(Collected data)
>>>>
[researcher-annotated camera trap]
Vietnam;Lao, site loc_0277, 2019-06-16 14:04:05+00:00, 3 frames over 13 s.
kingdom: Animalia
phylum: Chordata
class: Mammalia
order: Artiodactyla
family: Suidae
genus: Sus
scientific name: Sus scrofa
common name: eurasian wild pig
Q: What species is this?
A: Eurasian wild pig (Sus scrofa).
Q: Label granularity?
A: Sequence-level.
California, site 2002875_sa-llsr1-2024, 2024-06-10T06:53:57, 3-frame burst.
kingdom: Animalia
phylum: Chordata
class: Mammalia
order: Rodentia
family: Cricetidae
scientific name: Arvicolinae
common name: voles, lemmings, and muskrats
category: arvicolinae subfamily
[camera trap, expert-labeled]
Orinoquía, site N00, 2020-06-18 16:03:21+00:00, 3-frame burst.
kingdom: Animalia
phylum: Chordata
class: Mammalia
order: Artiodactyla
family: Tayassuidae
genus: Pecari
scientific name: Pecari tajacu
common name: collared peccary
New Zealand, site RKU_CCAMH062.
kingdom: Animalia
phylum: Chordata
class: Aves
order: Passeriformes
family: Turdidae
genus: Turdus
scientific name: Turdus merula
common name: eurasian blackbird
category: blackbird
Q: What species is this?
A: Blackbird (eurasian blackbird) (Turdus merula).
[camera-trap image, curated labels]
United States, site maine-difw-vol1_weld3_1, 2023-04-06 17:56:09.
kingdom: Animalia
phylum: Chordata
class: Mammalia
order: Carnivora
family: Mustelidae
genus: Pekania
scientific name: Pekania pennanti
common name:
<<<<
# [Exercise aim]
Only an exact retyping of the full data will do.

# [Output below]
[researcher-annotated camera trap]
Vietnam;Lao, site loc_0277, 2019-06-16 14:04:05+00:00, 3 frames over 13 s.
kingdom: Animalia
phylum: Chordata
class: Mammalia
order: Artiodactyla
family: Suidae
genus: Sus
scientific name: Sus scrofa
common name: eurasian wild pig
Q: What species is this?
A: Eurasian wild pig (Sus scrofa).
Q: Label granularity?
A: Sequence-level.
California, site 2002875_sa-llsr1-2024, 2024-06-10T06:53:57, 3-frame burst.
kingdom: Animalia
phylum: Chordata
class: Mammalia
order: Rodentia
family: Cricetidae
scientific name: Arvicolinae
common name: voles, lemmings, and muskrats
category: arvicolinae subfamily
[camera trap, expert-labeled]
Orinoquía, site N00, 2020-06-18 16:03:21+00:00, 3-frame burst.
kingdom: Animalia
phylum: Chordata
class: Mammalia
order: Artiodactyla
family: Tayassuidae
genus: Pecari
scientific name: Pecari tajacu
common name: collared peccary
New Zealand, site RKU_CCAMH062.
kingdom: Animalia
phylum: Chordata
class: Aves
order: Passeriformes
family: Turdidae
genus: Turdus
scientific name: Turdus merula
common name: eurasian blackbird
category: blackbird
Q: What species is this?
A: Blackbird (eurasian blackbird) (Turdus merula).
[camera-trap image, curated labels]
United States, site maine-difw-vol1_weld3_1, 2023-04-06 17:56:09.
kingdom: Animalia
phylum: Chordata
class: Mammalia
order: Carnivora
family: Mustelidae
genus: Pekania
scientific name: Pekania pennanti
common name:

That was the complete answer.